Marginalized people can react in one of two ways: work harder than anyone else, work smarter, network; give up. Guess which tack most Jews (including me) took.
As it happens I know somewhat one of those entrepreneurs. He is from a Russian immigrant family (although his father is a mathematics professor) and he just worked harder than anyone else. His main supporter was his thesis advisor, who certainly isn’t Jewish.
I dunno; I’ve never encountered any reluctance to discuss Judaism as a culture or ethnicity. As you note, lots of people are not religiously Jewish, indeed not religious at all, yet consider themselves culturally or ethnically Jewish (like me!).

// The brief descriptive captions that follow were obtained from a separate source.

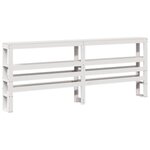 vidaXL Cadre de lit sans matelas blanc 200x200 cm bois massif de pin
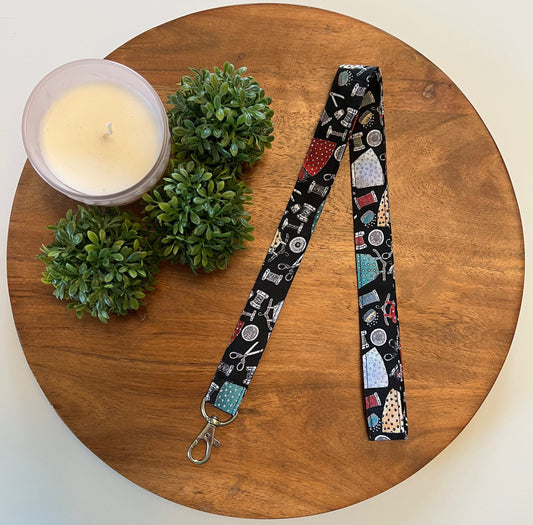 Black Sewing Notion Lanyards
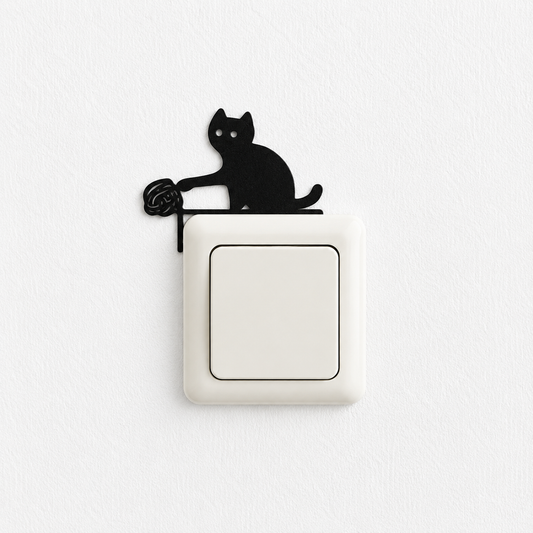 Katzen lichtschalter dekoration - schelmische katze
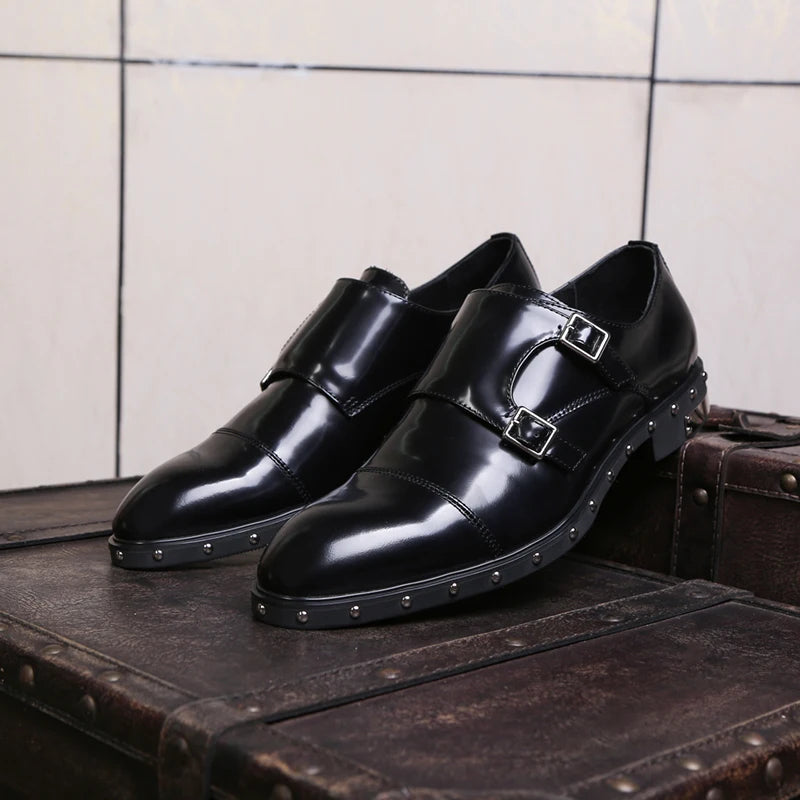 Monk Strapped Studded Oxfords | Loafer King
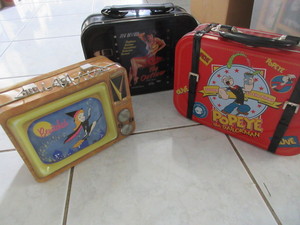 lot 310 image: THEMED LUNCHBOXES-LIKE NEW CONDITION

New York City, as with many other large cities, is a cultural, financial, educational, social and economic hub. Being from the New York area confers an advantage much in the way that being from rural Arkansas does not. IOW, if you want to grow up to be a lawyer, investment banker or tech guy, it helps to grow up in a place where there are a lot of law firms, investment banks and tech startups, as well as the schools that train people to do these things.
But “the number of people from other cultures/backgrounds who value education just as highly as Jews should be at least equal if not higher than the total number of Jews in the world, and yet they are not as equally represented in” the ranks of Nobel prize winners (and not just in science, literature too).
I do not disagree that it takes more than education to achieve as an entrepreneur (or an Academy Award winning directors for that matter); I just think that you underestimate the importance of those other cultural features for other areas that you think of as more academic. The Nobel Prize is not won by those who memorized the most, but those who thought about what they learned in significantly new ways, even against strongly held status quos. That is the crux of an old Jewish proverb/insult (Talmudic I think): “He is a bookcase, not a scholar.” I am not sure but I doubt many other faiths put so much stock in a human being able to argue with God.
I’m culturally Jewish, I’m not religious – another for the “No taboo” boat. There’s never been any compunction about talking about it for me, or others I’ve met.
I’m not sure there’s any other religion that says “You can’t operate equipment on Sabbath,” and goes “Fuck it, the elevator will open itself!”
I’ve said it before and I’ll say it again - Judaism, as a religion and a code of laws, customs and behaviour, is an extremely logical and rational system - based on an extremely irrational and illogical set of premises.
Generations of rabbis arguing with freedom and insight over the minutae and complexities of the law as set out in the Talmud is, apparently, a good cultural basis for arguing over the complexities of the secular laws, or the laws of nature.